Drones could add a billion to UK primary industry income
Over 76,000 drones could be in the UK skies in 12 years’ time – and it could add as much as £1.1 billion (€1.3 billion) to the amount generated through farming and other primary industries.
Drone technology has the potential to increase the UK’s gross domestic product (GDP) by £42 billion (or 2%) by 2030, according to new research from PwC.
The report, ‘Skies Without Limits’, estimates that more than a third of these could be used for agriculture, mining, gas and electricity.
Certain drones combine normal and thermal cameras to deliver a level of insight into field crop health that is not obvious to the naked human eye.
For example, thermal imaging can detect dry areas and ensure water is delivered where required.
Low running costs
Low flight costs also offer an opportunity to frequently fly over field crops and create a time-lapse view highlighting any issues.
In the future, the use of drones will be driven by routines to collect crop information based on a particular trigger event – be it periodicity or an unseasonably wet or dry spell.
The drones will fly autonomously and the data captured will be analysed by artificial intelligence.
Actions – such as harvesting, irrigation or spraying – may then be launched, using the appropriate combination of autonomous robots.

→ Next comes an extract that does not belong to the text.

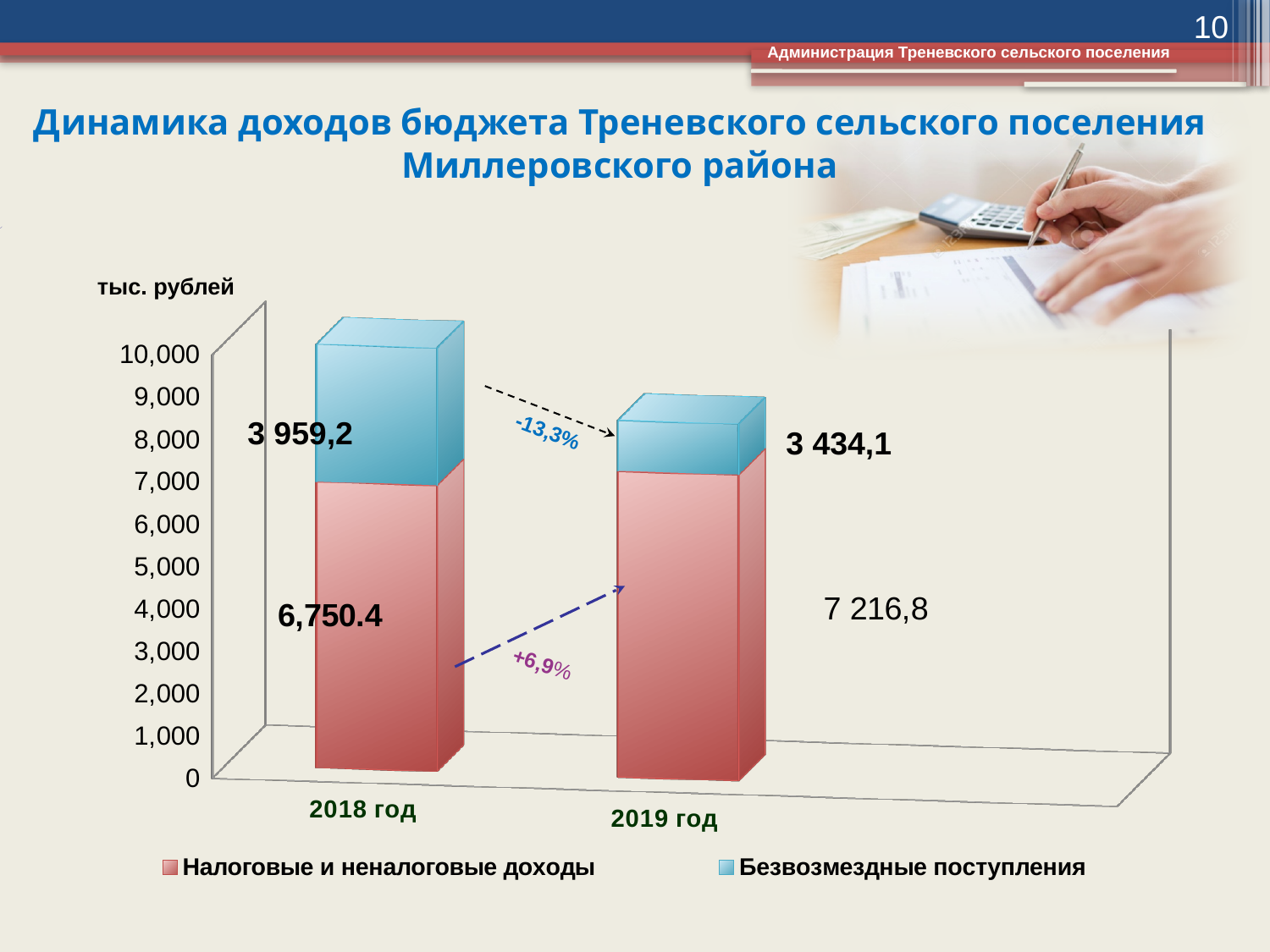
What unit is indicated above the vertical axis of the chart? тыс. рублей What is the value of Налоговые и неналоговые доходы for 2019 год? 7 216,8 What percentage change is shown on the chart for Безвозмездные поступления between 2018 and 2019? -13,3% What is the value of Безвозмездные поступления for 2019 год? 3 434,1 Do the values of Безвозмездные поступления rise or fall from 2018 год to 2019 год? Fall How many series does the chart legend list? 2 What kind of chart is shown on the slide? Stacked bar chart How many years (categories) are shown on the x axis of the chart? 2 What is the value of Налоговые и неналоговые доходы for 2018 год? 6,750.4 What is the value of Безвозмездные поступления for 2018 год? 3 959,2 In which year is the value of Налоговые и неналоговые доходы larger, 2018 год or 2019 год? 2019 год Which series has the larger value in 2019 год? Налоговые и неналоговые доходы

Potential GDP increase percentage by sector:
- Agriculture, Mining, Gas and Electricity: £1.1 billion; 1.1% increase;
- Construction and Manufacturing: £8.6 billion; 1.6% increase;
- Wholesale, Retail Trade, Accommodation and Food Services: £7.7 billion; 2.5% increase;
- Transport and Logistics: £1.2 billion; 1.5% increase;
- Technology, Media and Telecoms: £1.2 billion; 2.1% increase;
- Finance, Insurance, Professional Services and Administrative Services: £10.4 billion; 1.6% increase;
- Public Sector, Defence, Health, Education, and other services: £11.4 billion; 2.3% increase.
The report finds that drone technology could help the UK achieve up to £16 billion (€18.2 billion) in net cost savings by 2030 through increased productivity.
As changes in productivity and consumer demand resulting from drone usage emerge, PwC estimates there could be as many as 628,000 people working in the UK drone economy by 2030.
Elaine Whyte, UK drones leader at PwC, said: “The UK has the opportunity to be at the leading edge of exploiting this emerging technology, and now is the time for investments to be made in developing the use cases and trial projects needed to kick-start our drone industry.
“I envisage that the advantages of drone technology will be well established within the decade – not only for business purposes – but also for helping to protect our society; for example, through being used by the emergency services.
In order to realise the full potential from drones, the immediate focus must be on developing society’s confidence in the technology to help drive acceptance and increase adoption.
“While drones are often currently viewed as more of a toy, by combining this emerging technology with the right business understanding and human insight there is a huge opportunity to help solve some of business and society’s most important problems.”